# start of Listed records

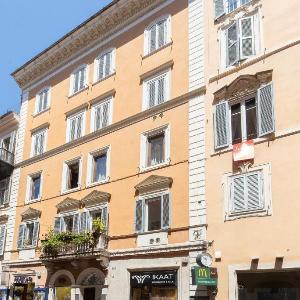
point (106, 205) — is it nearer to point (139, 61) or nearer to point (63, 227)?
point (63, 227)

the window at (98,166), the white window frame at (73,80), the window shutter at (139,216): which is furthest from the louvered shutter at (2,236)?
the window shutter at (139,216)

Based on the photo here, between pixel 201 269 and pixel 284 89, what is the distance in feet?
23.9

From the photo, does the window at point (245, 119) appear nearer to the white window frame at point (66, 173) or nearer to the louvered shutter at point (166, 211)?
the louvered shutter at point (166, 211)

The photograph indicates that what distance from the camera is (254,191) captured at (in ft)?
60.1

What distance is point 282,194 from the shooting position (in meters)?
17.4

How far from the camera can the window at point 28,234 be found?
28688 mm

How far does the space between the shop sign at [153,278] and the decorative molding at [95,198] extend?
428 cm

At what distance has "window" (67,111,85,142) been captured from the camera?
28.2 m

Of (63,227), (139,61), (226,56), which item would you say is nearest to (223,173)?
(226,56)

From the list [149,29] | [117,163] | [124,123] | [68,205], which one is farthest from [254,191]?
[68,205]

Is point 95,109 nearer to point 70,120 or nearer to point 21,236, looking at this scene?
point 70,120

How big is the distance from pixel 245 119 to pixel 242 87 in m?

# end of Listed records

Your goal:
Format all of the material above as a numbered list with one line per item, skipping the blank lines. Leave the picture out of your answer.

Final result:
1. point (106, 205) — is it nearer to point (139, 61) or nearer to point (63, 227)?
2. point (63, 227)
3. the window at (98,166), the white window frame at (73,80), the window shutter at (139,216): which is furthest from the louvered shutter at (2,236)?
4. the window shutter at (139,216)
5. Based on the photo here, between pixel 201 269 and pixel 284 89, what is the distance in feet?
6. 23.9
7. From the photo, does the window at point (245, 119) appear nearer to the white window frame at point (66, 173) or nearer to the louvered shutter at point (166, 211)?
8. the louvered shutter at point (166, 211)
9. The photograph indicates that what distance from the camera is (254,191) captured at (in ft)?
10. 60.1
11. What distance is point 282,194 from the shooting position (in meters)?
12. 17.4
13. How far from the camera can the window at point 28,234 be found?
14. 28688 mm
15. How far does the space between the shop sign at [153,278] and the decorative molding at [95,198] extend?
16. 428 cm
17. At what distance has "window" (67,111,85,142) been captured from the camera?
18. 28.2 m
19. Of (63,227), (139,61), (226,56), which item would you say is nearest to (223,173)?
20. (226,56)
21. From the list [149,29] | [117,163] | [124,123] | [68,205], which one is farthest from [254,191]?
22. [68,205]
23. Is point 95,109 nearer to point 70,120 or nearer to point 21,236, looking at this scene?
24. point 70,120
25. How big is the distance from pixel 245 119 to pixel 242 87 in m?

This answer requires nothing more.